Il y a des scènes qui reviennent sans cesse dans notre esprit lorsque nous nous rappelons la soirée du 25 décembre 2022. Dans l'obscurité de cette nuit, les mots de Jean ont résonné : "En Lui était la vie, et la vie était la Lumière du monde. La Lumière brille dans les ténèbres, et les ténèbres ne l'ont pas vaincue." Juste là. Juste là, dans les rues et les abris d'El Paso. La nuit de Noël 2022.
Trois jours plus tard, nous avons reçu 10 familles de réfugiés dans une autre paroisse, soit un total de 30 personnes. À notre grand désarroi et au leur, ils n'ont pas pu commencer leur voyage vers leurs spnsors et leurs familles dans les trois jours que cela prend habituellement. Pourquoi ? Il n'y avait absolument aucune place dans les avions ou les bus au départ d'El Paso avant le 1er janvier. Outre le fait qu'il s'agit d'une période de l'année traditionnellement chargée pour les voyages, des milliers de vols avaient été annulés plus tôt dans la semaine en raison des méga-tempêtes de neige qui ont touché une grande partie du pays. Nous avons dû emmener certaines familles dans d'autres refuges gérés par Annunciation House et la ville d'El Paso parce que leurs sponsors aux Etats Unis n'avaient pas les moyens de les faire partir en avion ou en bus même avant le 1er janvier.... les tarifs étaient tout simplement trop élevés.
C'est ainsi que la nuit du 31 décembre, nous nous sommes retrouvés avec quatre familles de réfugiés dans la salle de l'église. Ensemble, nous représentions neuf pays : Équateur, Colombie, Turquie, Russie, Espagne, Guatemala, Mexique, Vietnam et Philippines. La mère turque/russe a préparé des plats de leur culture qui sont typiques pour accueillir la nouvelle année : bortsch et salade de légumes. Elle a même fait du pain pour accompagner le tout. Une autre dame a préparé des enchiladas verdes. Quelqu'uit du punch. Et le reste d'entre nous a fourni des pistons et trompettes en papier, des bâtons qui s'illuminent dans l'obscurité, et des colliers de perles brillantes et lumineuses pour égayer même les âmes les plus désespérées. Les enfants se sont éclatés, nous assourdissant de leur souffle énergique dans les pistons et les trompettes, courant partout avec leurs bâtons lumineux.

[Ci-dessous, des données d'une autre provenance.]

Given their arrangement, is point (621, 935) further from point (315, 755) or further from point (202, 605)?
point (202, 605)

Qui se souciait de savoir si Igor, 6 ans, de Russie, ne comprenait pas un mot de ce que disait Rosalba, 3 ans, de Colombie ? C'était le moment de rendre grâce pour la fin de l'année qui se terminait - et qui se terminait en compagnie d'étrangers devenus amis, et d’exclus devenus communauté. C'était le moment d'être reconnaissant qu'une nouvelle année commence - et qu'elle commence avec des Colombiens qui mangent de la soupe russe et des Russes qui boivent du punch mexicain. Un nouveau monde est possible. Et il se produisait ici même. Ici même, dans le hall de cette paroisse de la frontière.

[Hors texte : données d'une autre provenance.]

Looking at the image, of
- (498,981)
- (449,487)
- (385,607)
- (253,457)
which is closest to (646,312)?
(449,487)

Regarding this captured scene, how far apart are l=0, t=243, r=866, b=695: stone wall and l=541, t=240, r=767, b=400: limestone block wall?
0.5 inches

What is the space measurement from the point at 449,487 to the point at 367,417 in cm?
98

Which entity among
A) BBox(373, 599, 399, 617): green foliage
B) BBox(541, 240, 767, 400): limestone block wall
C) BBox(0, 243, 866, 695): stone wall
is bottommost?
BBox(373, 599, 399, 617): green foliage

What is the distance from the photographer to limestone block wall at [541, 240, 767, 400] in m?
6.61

Et puis l'heure est venue de mettre fin aux festivités et de se rendre à l'église pour la messe, pour la dernière fois en 2022, afin de comprendre plus profondément le chant des anges la nuit de Noël : "Gloire à Dieu au plus haut des cieux et paix sur terre aux hommes de bonne volonté." Gloria in excelsis Deo. Gloria in excelsis Deo.
Et qu'en est-il du triduum de Noël par lequel cette lettre a commencé ? Oui, nous avons renouvelé nos vœux la veille de Noël, comme toutes nos sœurs de l'Assomption dans le monde. Et juste après la lecture du Chapitre de Noël, alors que nous étions sur le point de nous lever pour prononcer ces vœux, un coup frappé à la porte de la chapelle nous a arrêtées. C'était notre cher ami Ignacio, un homme doux et croyant qui a perdu sa femme et son fils unique à des moments différents l'année dernière dans des circonstances très tragiques. Il était venu prier avec nous. Son apparition, à ce moment précis, nous a rappelé que nos vœux ne sont pas destinés à être vécus simplement de manière privée et personnelle. Ils nous font entrer plus profondément dans la communauté, dans l'Église, et sont destinés à être vécus avec les autres et pour les autres.
C'est ainsi qu'Anne Françoise, Chabela, Tere, Carmen Amalia, Nha Trang et Mary Ann - en présence d'Ignacio et unies à toutes les Sœurs de l'Assomption rassemblées autour de la crèche, symbole du choix de Dieu pour les pauvres et les impuissants, les petits et les faibles - ont prononcé ces mots qui expriment le désir le plus profond de nos cœurs :
Devant Dieu, dans l'Église, et en présence de ma communauté,
par amour de Jésus-Christ et en réponse à son appel,
je désire me consacrer à lui, librement et pour toujours,
et de consacrer toute ma vie à l'extension de son Royaume.
Je renouvelle mes vœux de chasteté, de pauvreté et d'obéissance,
en suivant le Christ jusqu'à la mort, dans la congrégation des Religieuses de l'Assomption
et selon leur Règle de vie.
Comme Marie, je me confie à l'amour du Père,
à la grâce du Seigneur Jésus, et à la puissance de l'Esprit.
Ici même. Maintenant.
Amen.
Partagé par les Sœurs de la Communauté Chaparral : Mary Ann, Anne Francoise, Tere, Carmen Amalia, Chabela, Nha Trang.